To-do list
A) Summarize the blog post below in two sentences.
B) According to the blog post below, who wrote the book Six Thousand Years of Bread: Its Holy and Unholy History?
C) Rewrite the paragraph of the blog post below that begins "For instance, when I ventured" in a shorter form that keeps its main facts.

Source text
===============

Showing posts with label Tudor Economics. Show all posts
Showing posts with label Tudor Economics. Show all posts

Thursday, June 27, 2013

Learning Curves and the State of the Project: I know now why apprentices are a Thing...

Part One: History and Hubris 

History celebrates the battlefields whereon we meet our death, but scorns to speak of the plowed fields whereby we thrive; it knows the names of kings’ bastards but cannot tell us the origin of wheat. That is the way of human folly.” – Henri Fabre
That sounds familiar.

That quote, attributed to Henri Fabre[1], sits at the top of page one, chapter one in the book Six Thousand Years of Bread: Its Holy and Unholy History by H.E. Jacob. The book is a vast and noble attempt to fix Mssr Fabre’s problem, and it goes a long way toward doing so. It is the latest of many books I’ve found and wished I had and/or read before we embarked on this journey. At risk of stacking quotes, an old adage that’s often attributed to Abraham Lincoln says that the purpose of reading is to remind us that our original ideas aren’t all that original.

Touché, Mssrs. Lincoln, Fabre, & co. A hit, a palpable hit...

What 6,000 Years of Bread really does well, though, is map out a very reasonable twenty-years spent by the author trying to understand the origins of bread. And it reminds me that what I’m doing here has become less and less about the world, trade, and tools of the renaissance craftsmen and more and more about their tools.

In other words, I’ve gone about this entire thing in entirely the wrong way. 

For instance, when I ventured into the world of the Worshipful Company of Turners, I spent quite a while trying to figure out what kind of lathe to build, how it operates, and how to build one. Then I built one. From scratch.

Now, while I knew this would be part of the process, I wildly under-estimated how long it would take to build all of these tools. (Or perhaps underestimated the size of my own creative ego, you be the judge.)

The next project includes baking and cooking.

Now, I don’t know about you, but my house didn’t come equipped with an Elizabethan spec kitchen any more than it came with a wood shop, which means there’s a cob oven and hob rising from nothing in my back yard. And I’m doing everything myself except baking the bricks.

===============

Raw data
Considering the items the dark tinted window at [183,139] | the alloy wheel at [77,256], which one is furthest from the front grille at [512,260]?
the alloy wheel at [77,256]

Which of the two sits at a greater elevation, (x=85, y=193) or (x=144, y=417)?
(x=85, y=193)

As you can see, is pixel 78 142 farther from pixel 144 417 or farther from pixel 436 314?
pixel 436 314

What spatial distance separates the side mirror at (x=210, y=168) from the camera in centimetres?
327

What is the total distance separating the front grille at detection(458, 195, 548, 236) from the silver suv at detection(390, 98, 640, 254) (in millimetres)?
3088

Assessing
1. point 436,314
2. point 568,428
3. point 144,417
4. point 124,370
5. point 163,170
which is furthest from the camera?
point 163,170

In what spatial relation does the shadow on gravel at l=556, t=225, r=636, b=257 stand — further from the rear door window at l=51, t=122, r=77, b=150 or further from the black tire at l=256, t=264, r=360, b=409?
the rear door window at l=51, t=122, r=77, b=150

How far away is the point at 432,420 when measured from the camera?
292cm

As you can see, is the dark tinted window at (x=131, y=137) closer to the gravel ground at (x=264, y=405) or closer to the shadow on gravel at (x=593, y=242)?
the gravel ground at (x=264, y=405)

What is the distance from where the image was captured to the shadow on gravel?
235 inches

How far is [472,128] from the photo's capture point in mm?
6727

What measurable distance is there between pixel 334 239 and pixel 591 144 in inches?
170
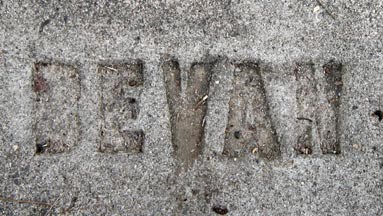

===============

The answers
A) The author opens with a Henri Fabre quote from H.E. Jacob's book Six Thousand Years of Bread and admits the project has become more about the renaissance craftsmen's tools than their world and trade, meaning it has been approached in entirely the wrong way. After building a lathe from scratch for the turning project and underestimating how long tool-making takes, the author is now building a cob oven and hob in the back yard for the next project, which includes baking and cooking, doing everything except baking the bricks.

B) H.E. Jacob.

C) While exploring the world of the Worshipful Company of Turners, I spent a long time working out what kind of lathe to build, how it operates, and how to build one, and then built one from scratch.